Was das bessere Vermitteln bei den priv. Tierheimen angeht, so ist es ja auch selbstverständlich. Wir werden nicht durch die Stadt finanziell oder materiell unterstützt, alles muss aus Spenden und Vermittlungen finanziert werden. Damit ist jede gut vermittelte Katze (welche auch nicht zurück kommt), für den Erhalt des Tierheimes/ Vereines verantwortlich. Zudem ist nichts so wichtig, wie der gute Ruf. Daher nimmt man sich eben ausführlich Zeit (oftmals mehr als eine Stunde, nur zum Herumführen) und versucht von Vornherein ein "optimales Paar" zusammenzuführen (wobei es immer wieder passiert, dass das beschriebene Wunschtier am Ende das völlige Gegenteil der vermittelten Katze ist und gerade dort passt es zu 100%

).
So wird es bei uns im felidae gehalten, wenn unserer Katzen vermittelt werden. Man versucht auch immer den Leute völlig unbefangen entgegen zugehen, denn man täuscht sich gerade beim Äußeren sehr schnell. Aber nichts hilft, wenn der "erste Eindruck" nicht stimmt. Zum Glück haben wir aber fast immer ausreichend Helfer im Verein, so dass ein Zweiter "erster Eindruck" möglich ist.

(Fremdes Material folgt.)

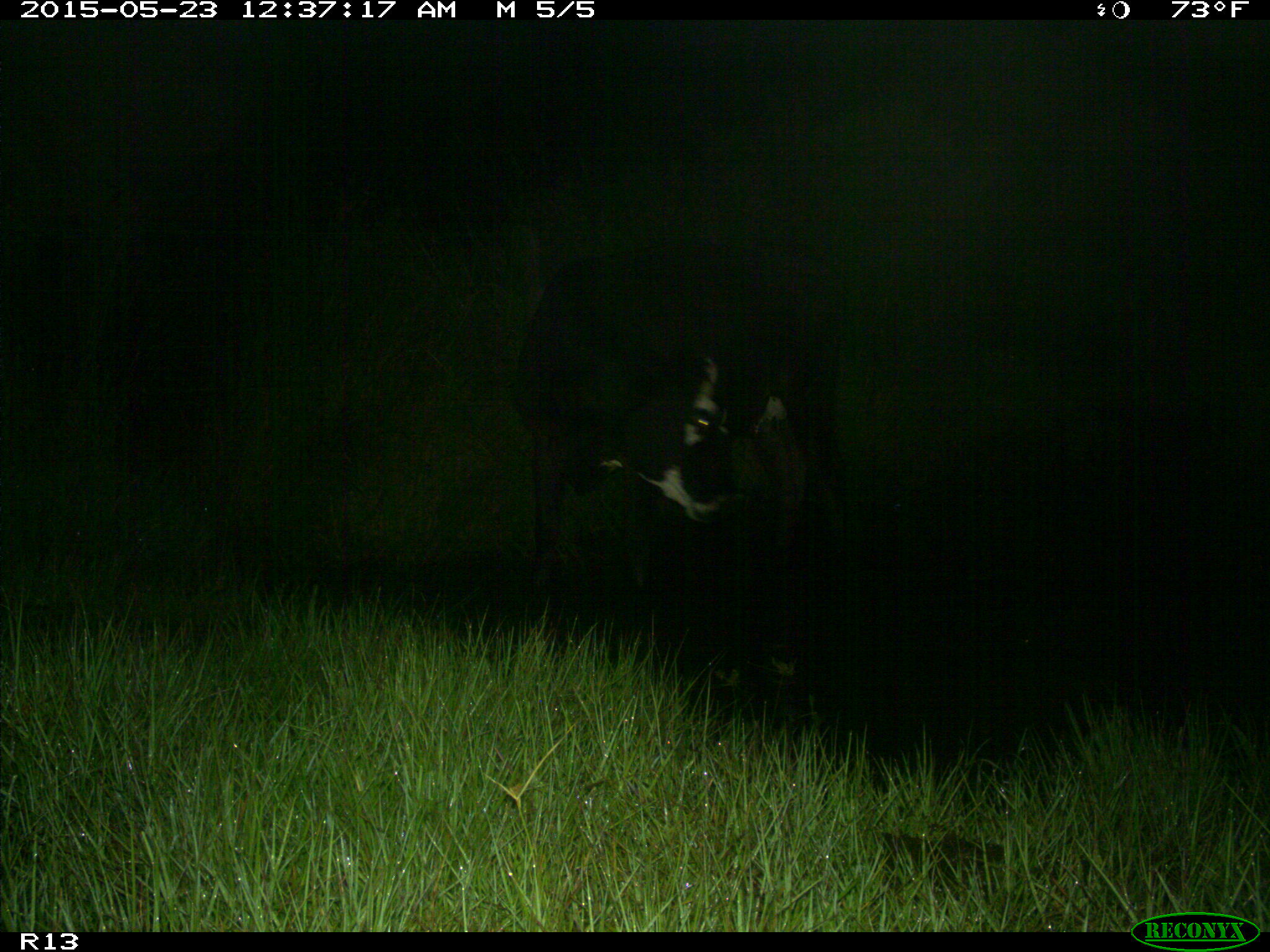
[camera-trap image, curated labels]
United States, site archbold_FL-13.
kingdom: Animalia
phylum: Chordata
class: Mammalia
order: Artiodactyla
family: Bovidae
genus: Bos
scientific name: Bos taurus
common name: domestic cow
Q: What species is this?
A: Bos taurus (domestic cow).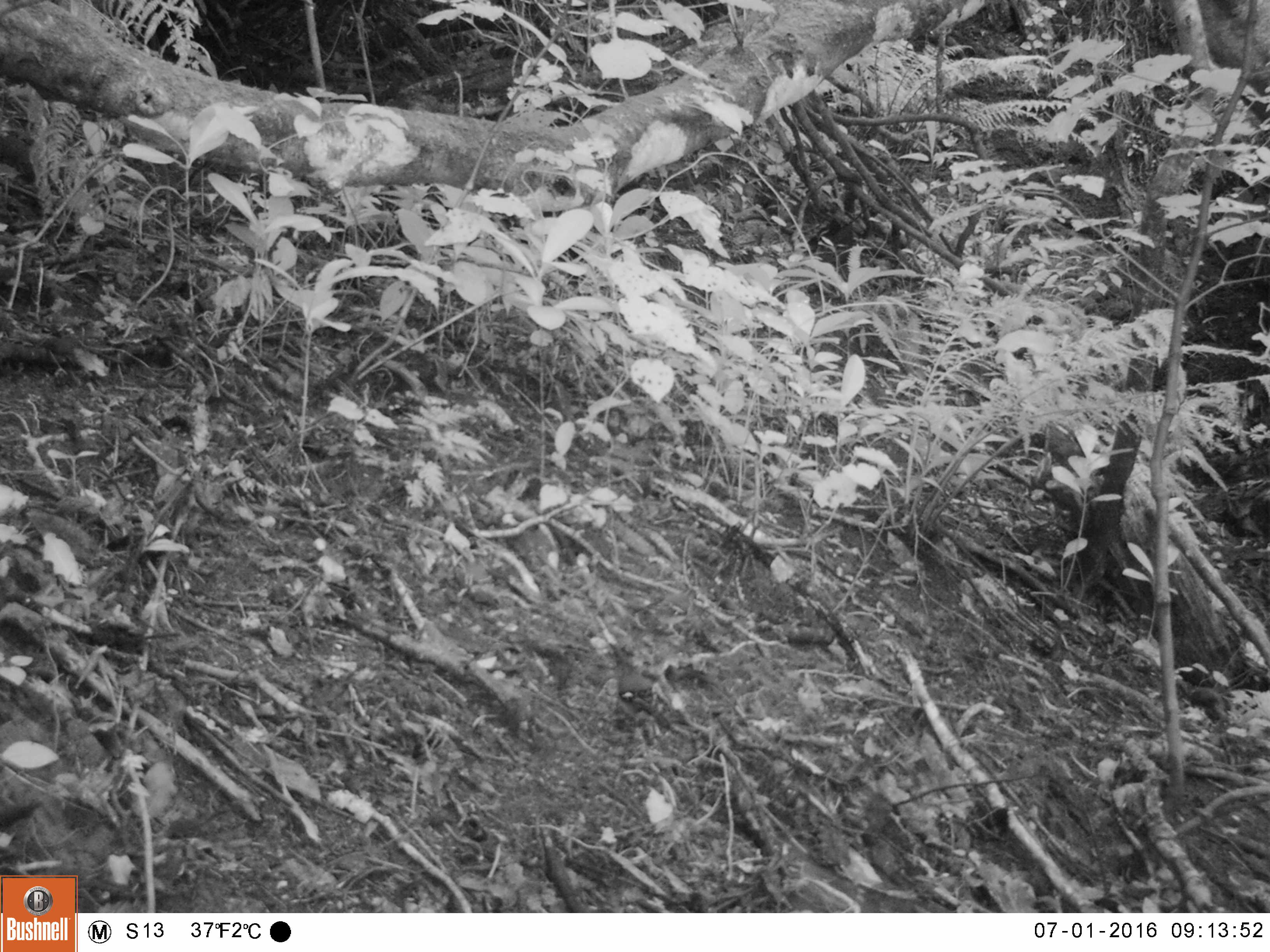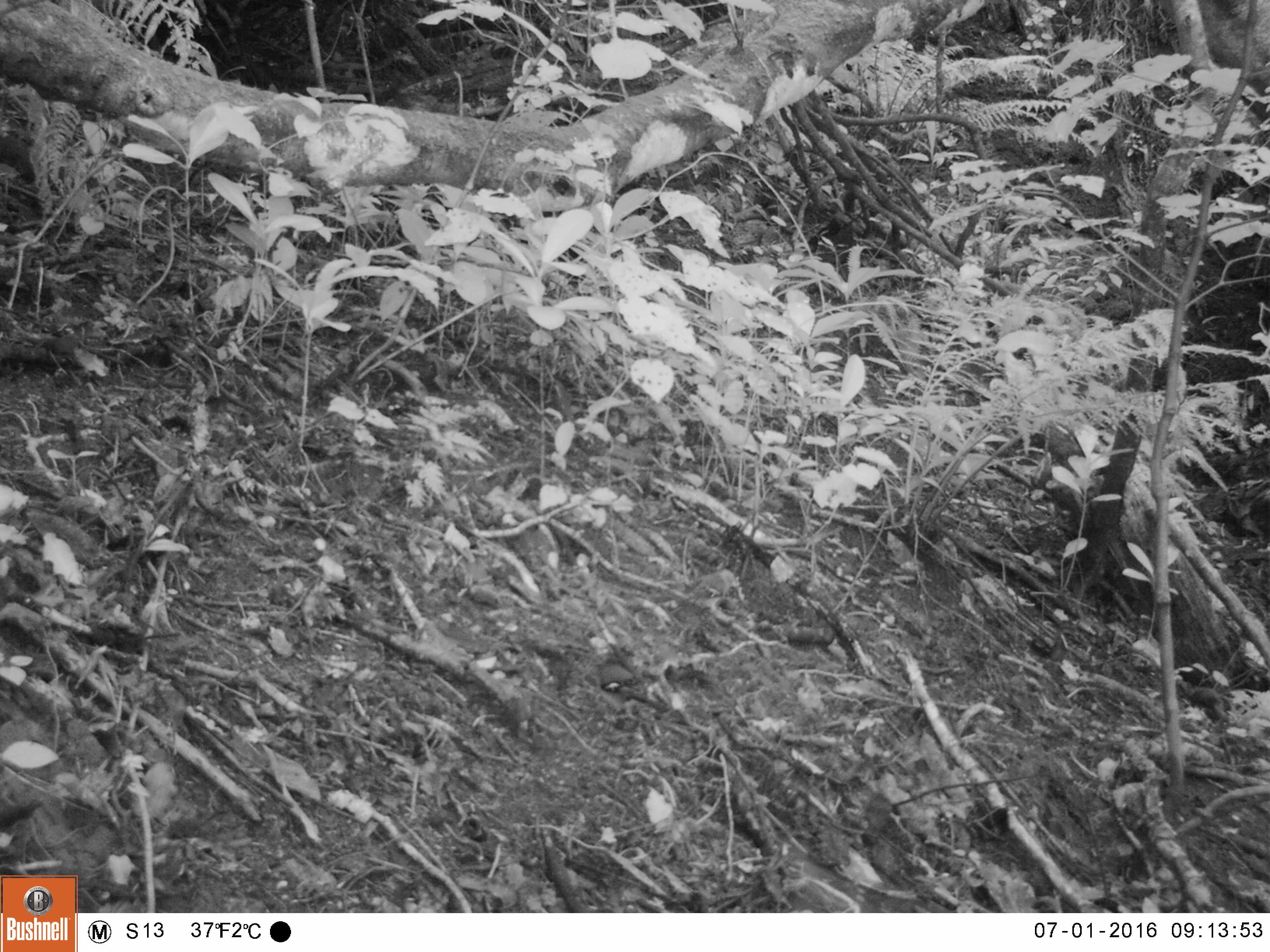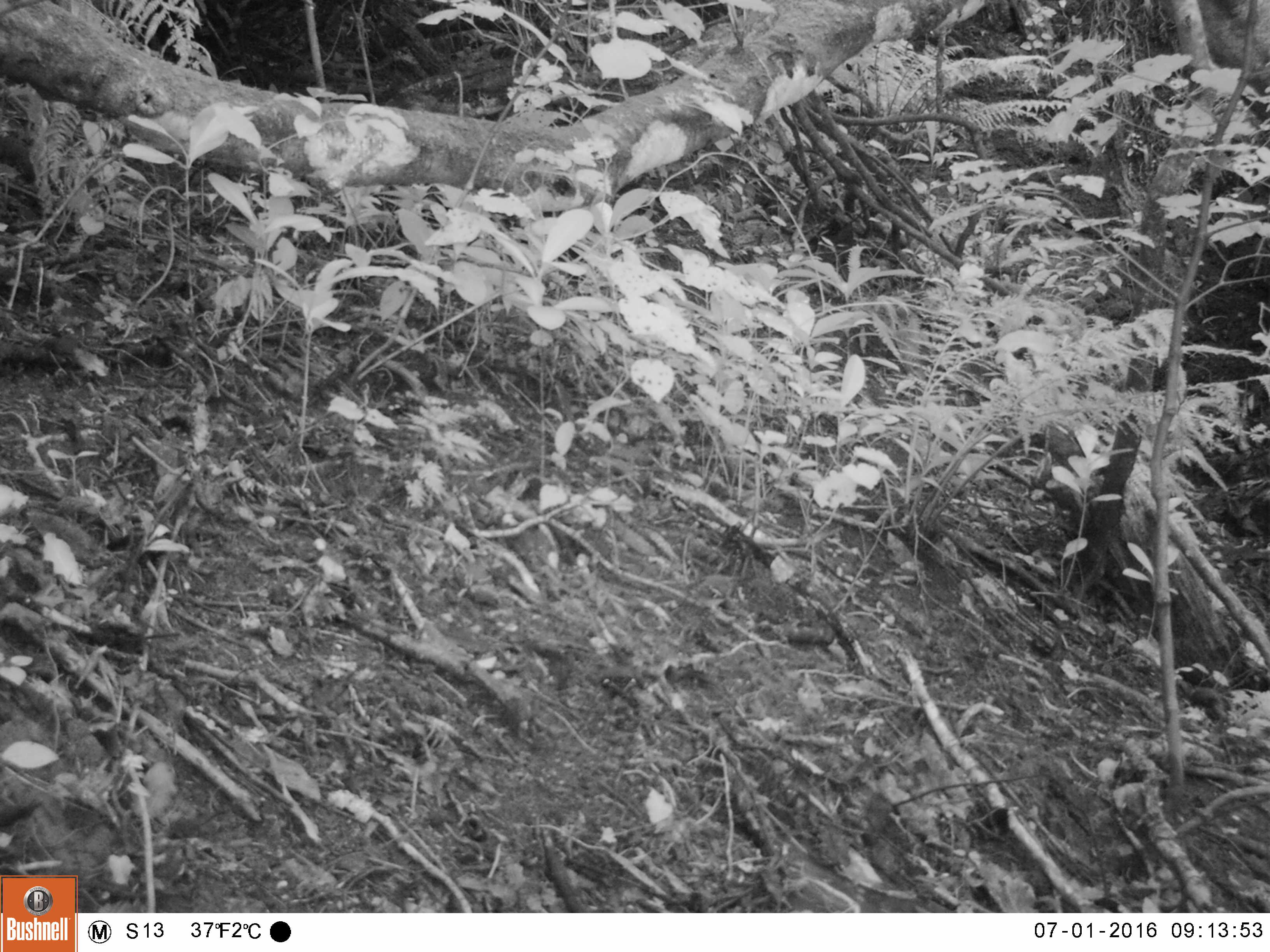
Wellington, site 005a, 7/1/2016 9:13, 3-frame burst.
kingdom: Animalia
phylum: Chordata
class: Aves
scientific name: Aves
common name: bird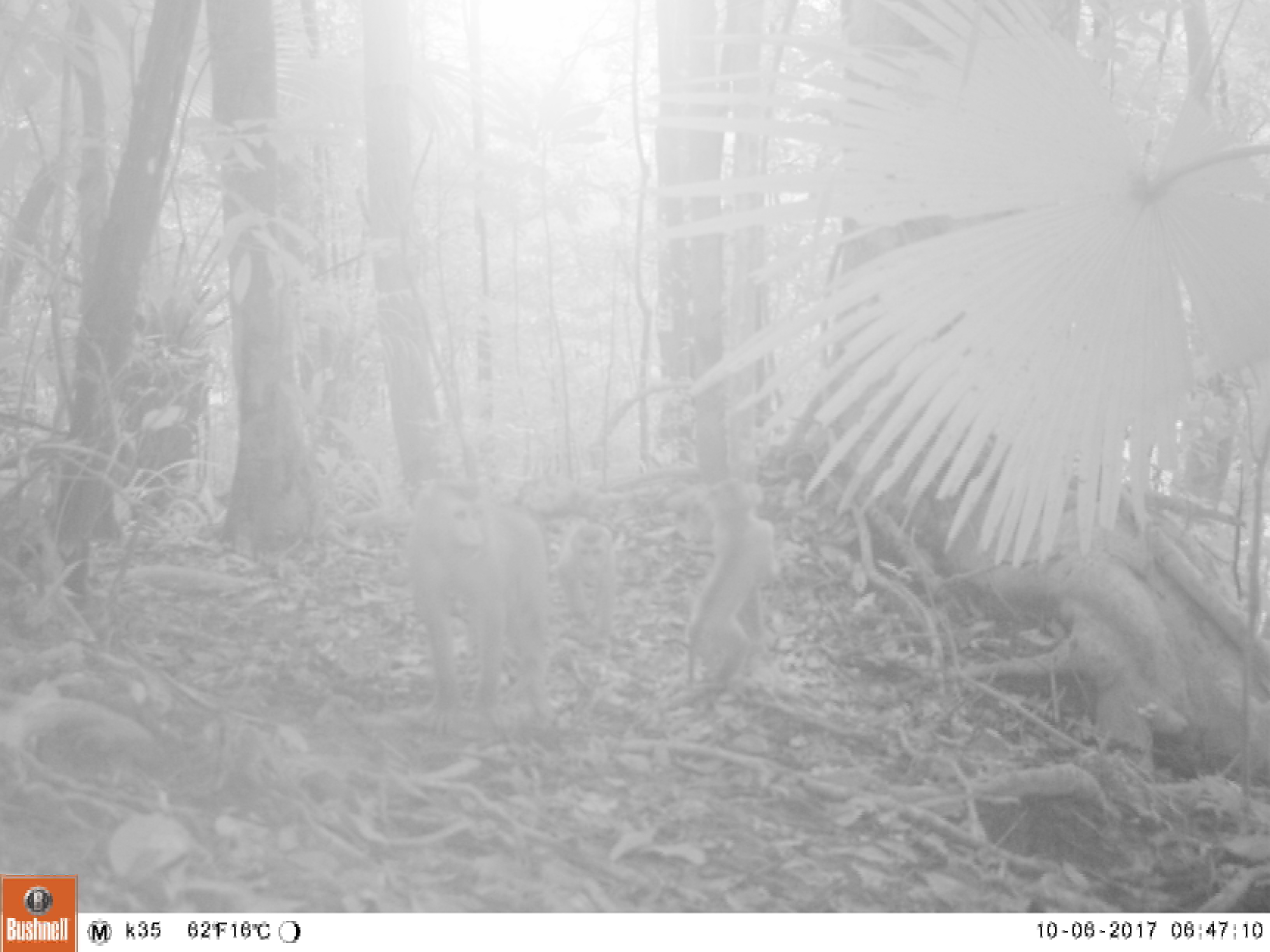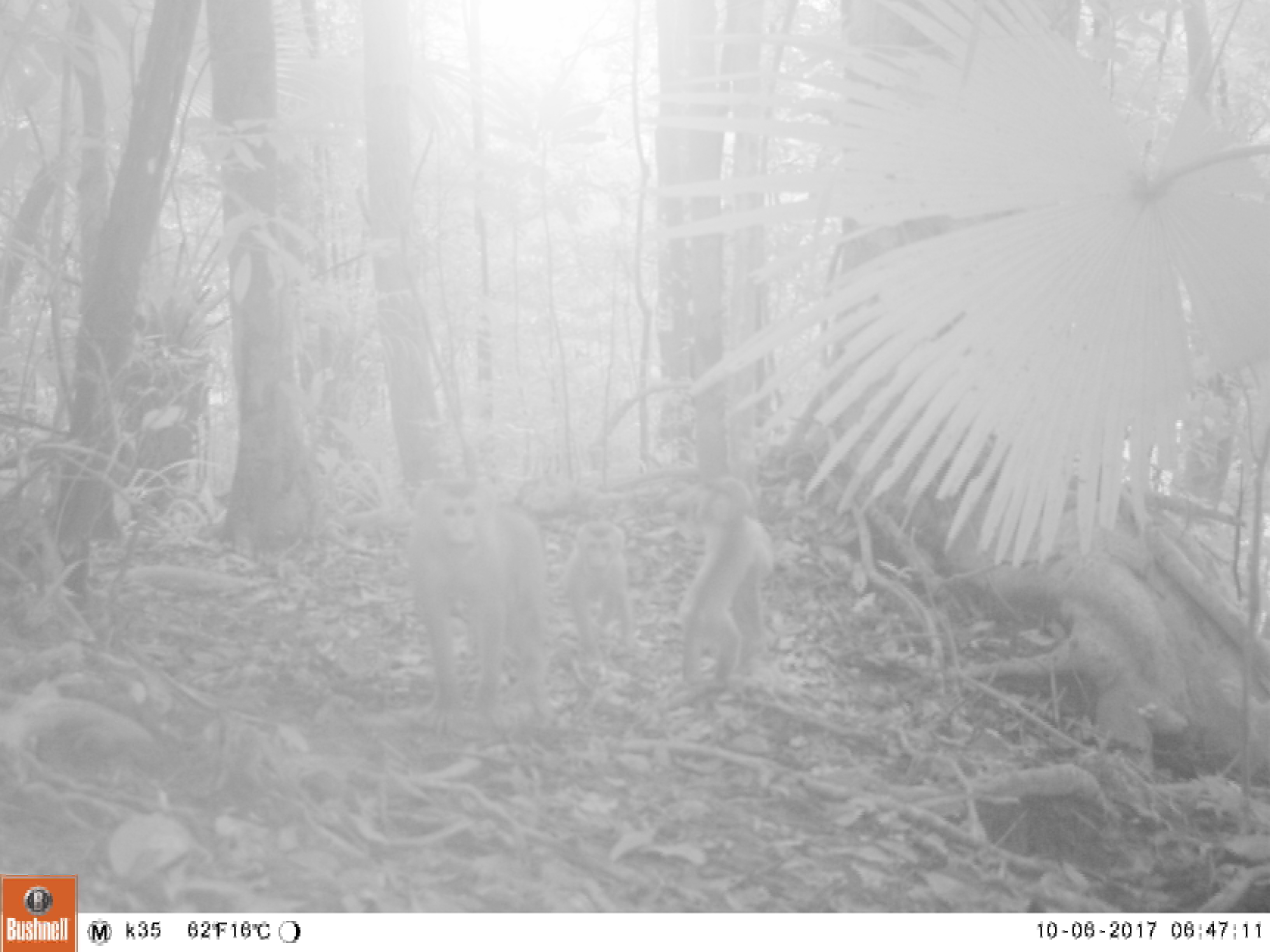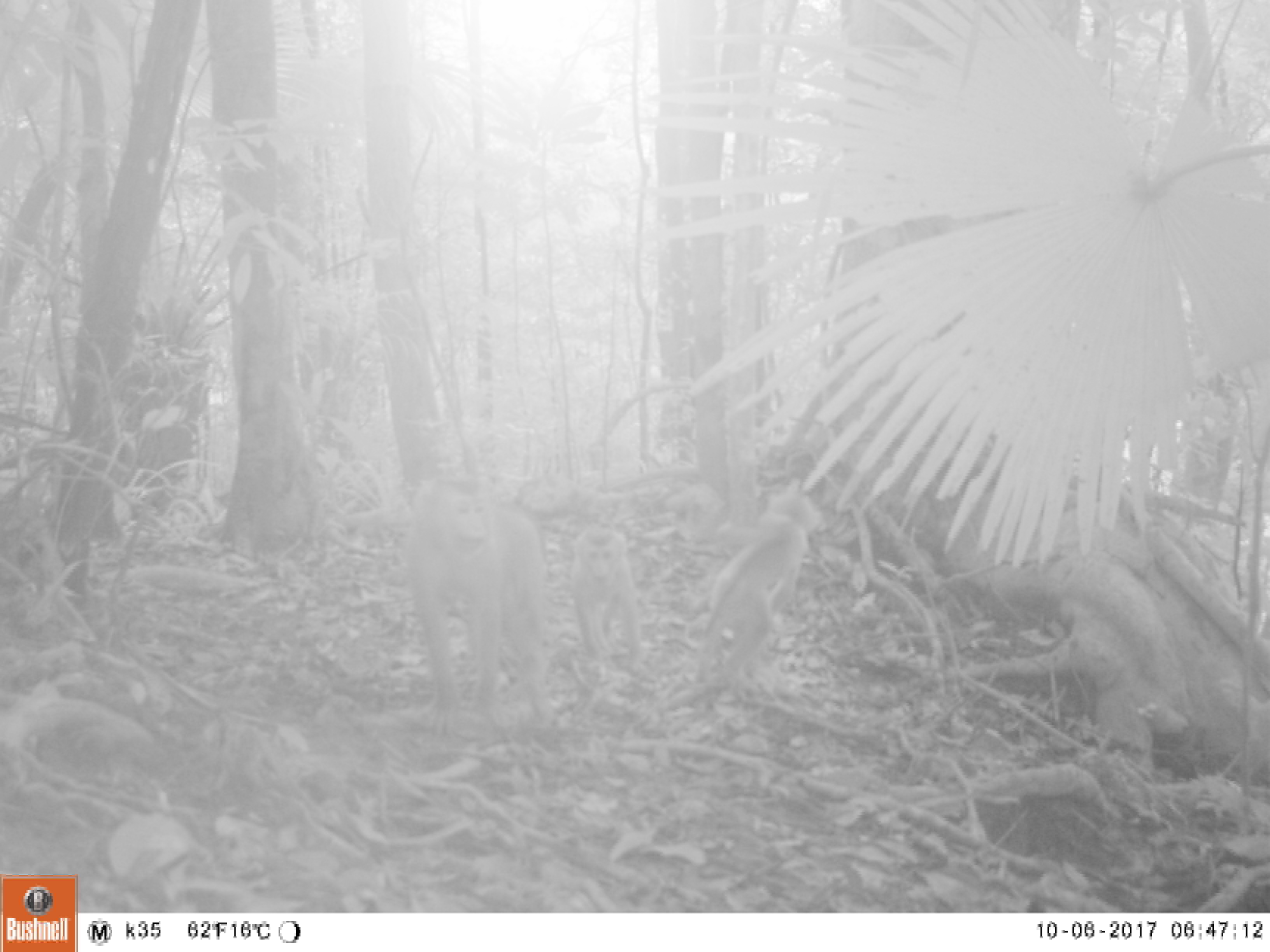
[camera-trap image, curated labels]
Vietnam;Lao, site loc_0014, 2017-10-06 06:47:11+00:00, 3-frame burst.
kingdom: Animalia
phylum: Chordata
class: Mammalia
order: Primates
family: Cercopithecidae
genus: Macaca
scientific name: Macaca nemestrina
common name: pig-tailed macaque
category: pig tailed macaque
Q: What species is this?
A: Pig tailed macaque (pig-tailed macaque) (Macaca nemestrina).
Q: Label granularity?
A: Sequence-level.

@Lindie: auch bei einem städtischen Tierheim müssen die gesetzlichen Bestimmungen eingehalten werden. Wenn eine Überprüfung stattgefunden hat (und das geschieht mindestens einmal im Jahr durch das Veterinärtamt), muss alles soweit den Vorschriften entsprochen haben oder es wird geschlossen. Dabei spielt es keine Rolle, dass es beide Einrichtungen der Stadt sind.
Ich weiß jetzt nicht, wie groß diese sogenannten Zwinger sind aber in der Regel werden zwei Quadratmeter pro ausgewachsene Katze durch das Vet.amt "empfohlen". Ein Freigehege ist nicht vorgeschrieben, erst Recht nicht dessen Größe.
Die Freigänger sollen einfach nur die Möglichkeit haben, frische Luft zu atmen und dabei natürliche Umweltreize zu empfangen. Da reicht sogar schon Tunnel, von 40*40 cm, welcher einfach an der Außenwand entlangläuft und den die Tiere nutzen können. Nicht jedes Tierheim hat ja den Platz für Außengehege bzw. das Geld, um diese zu errichten. Wir haben einfach das Glück, dass unsere erwachsenen Katzen ein größeres Freigehege haben (größer als die drei Innenräume). Deswegen würde ich aber nie ein anderes Tierheim angreifen, wo die Katzen nur Innen untergebacht sind. Gleichzeitig bin ich mir bewusst, dass es noch besser ginge -> wie den Katzengarten des Tierheims Leipzig.